Jacobs is business unit head of health care at Aon Hewitt South Africa.
He says TB is the most frequently occurring notifiable disease in SA and can severely affect the profitability of a business.
According to the World Economic Forum, which commissioned a study in 130 countries to review the opinions of 11 000 business leaders, one-third of business leaders expected TB negatively to affect their businesses in the next five years.
In sub-Saharan Africa, nearly two-thirds of business leaders indicated that TB would severely affect their businesses.
Jacobs notes that the South African incidence rate in a population of 100 000 increased from 229 in 1990 to a staggering 720 in 2006.
He explains that as 75 percent of South Africans living with TB are aged between 15 and 54, the productive labour force is most affected by the disease.
“TB negatively affects businesses by increasing the absenteeism rate by a startling amount, reducing labour productivity, increasing recruitment and replacement costs and weakening the pool of human capital available to businesses,” he says
Jacobs believes that TB robs companies of valuable employees, and if left untreated the disease will easily spread and affect other employees, increasing absenteeism and severely affecting the profitability of the company.
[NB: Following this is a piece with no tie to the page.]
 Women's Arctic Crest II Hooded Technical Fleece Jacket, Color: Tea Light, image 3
He adds that if left untreated, one TB patient can infect 10 to 15 other people in a year.
“Businesses can benefit economically by assessing the risk of TB in their communities, protecting their employees from it, and ensuring that when infected, employees receive prompt quality care.
“A programme that addresses local and societal issues, whereby the employer works along with their employees, health-care providers, government, organised labour and civil society, has a great chance of success.”
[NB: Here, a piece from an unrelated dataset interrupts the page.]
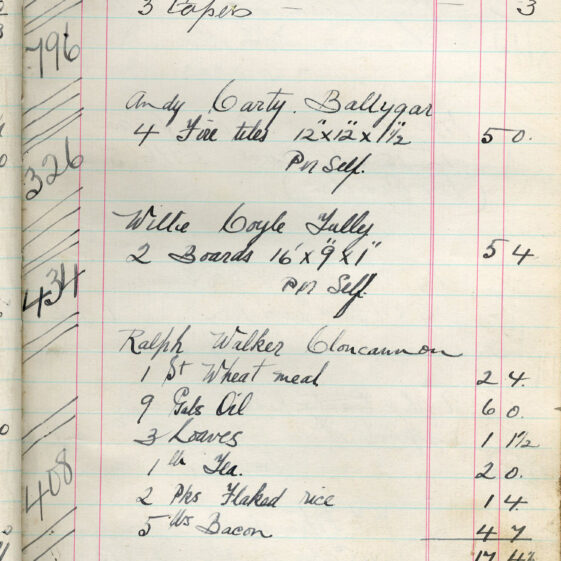 Shop Ledger 1936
TB is a prescribed minimum benefit (PMB) in terms of the Medical Schemes Act, which means medical schemes are compelled to fund its diagnoses, care and treatment at no cost to the member of the medical scheme or the employer.
“However, members and employers must know that medical schemes are allowed to restrict the treatment and save money, and are also allowed to fund treatment in full only if their specific providers are used.
“This said, if the treatment is ineffective, the medical scheme is compelled to provide alternative treatment at no additional cost to the member.”
Jacobs says the Global Health Initiative suggests that business adopts key principles in response to TB.
l Recognition that TB is a workplace disease
l Creating awareness around TB.
l Establishing non-discrimination policies to protect people diagnosed with TB.
l Respecting the individual’s confidentiality.
l Working with the national TB control programme.
l Monitoring programme results.
l Reporting on the results and making management responsible for the outcomes of the programme in the workforce.
l Developing a trusted and sustainable network of TB programme partners.
l Linking TB programmes to HIV programmes.